Taken together, these data show that both SynDIG1 and SynDIG2 are similar in that they are localized to the TGN, that they are present in early endosomes, and that they can traffic to the plasma membrane. However, they appear to be endocytosed through different mechanisms: SynDIG1 interacts with μ2, whereas SynDIG2 does not. One alternative explanation is that either or both molecules could harbor a Golgi retention signal in the deleted region (Banfield, 2011), the removal of which could result in egress from the Golgi. For instance, disruption of a hypothetical Golgi retention signal in the SynDIG2∆135–55 mutant, could explain the accumulation of this mutant on the plasma membrane without requiring disruption of a μ2 binding interaction (Figure 2B).

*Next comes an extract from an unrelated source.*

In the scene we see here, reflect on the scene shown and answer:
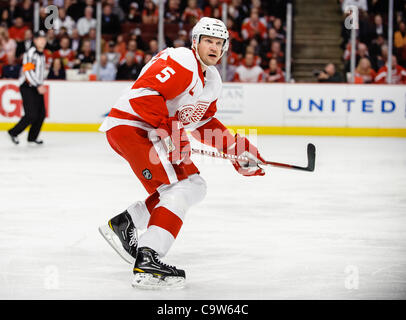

We have also shown that SynDIG1 interacts with the μ1a subunit (Figure 1C). The AP1 complex can mediate both forward trafficking from the TGN to endosomes and retrograde transport of cargo from endosomes to the TGN (Guardia et al., 2018; Tu et al., 2020; Farias et al., 2014; Progida and Bakke, 2016). In this manner, SynDIG1 trafficking is similar to TGN38, an integral membrane protein that requires a YXXɸ signal to cycle constitutively between the TGN and the plasma membrane (Roquemore and Banting, 1998). However, the possibility remains that even though SynDIG1 interacts with μ2 and μ1a, some other molecular machinery which interacts with residues 161–76 could control trafficking to and from the TGN.

How might SynDIG1’s localization and trafficking impact synapse development and plasticity? We speculate that SynDIG1 could be involved in sorting or trafficking of specific cargo in neurons during synapse development. In response to activity blockade, SynDIG1 might also alter trafficking of cargo, or posttranslational modifications such as palmitoylation could inhibit its interaction with AP2 and cause it to accumulate at the cell surface (Kaur et al., 2016) where it serves a direct role in synapse function. Future experiments are needed to address these questions regarding the intracellular trafficking of SynDIG1.

Taken together, our results provide insight into the mechanisms by which SynDIG proteins are targeted to intracellular compartments via an μAP-dependent manner. These foundational studies represent a first step in understanding SynDIG-mediated establishment of extra-synaptic pools of AMPARs important for synaptic plasticity. Many studies highlight the importance of dynamic AMPAR trafficking to and from synapses in the rapid modulation of synaptic strength during plasticity. Additional experiments in hippocampal neurons, including super-resolution and live-imaging approaches, are needed to expand upon these present results in the context of synaptic plasticity and are the focus of our current research efforts.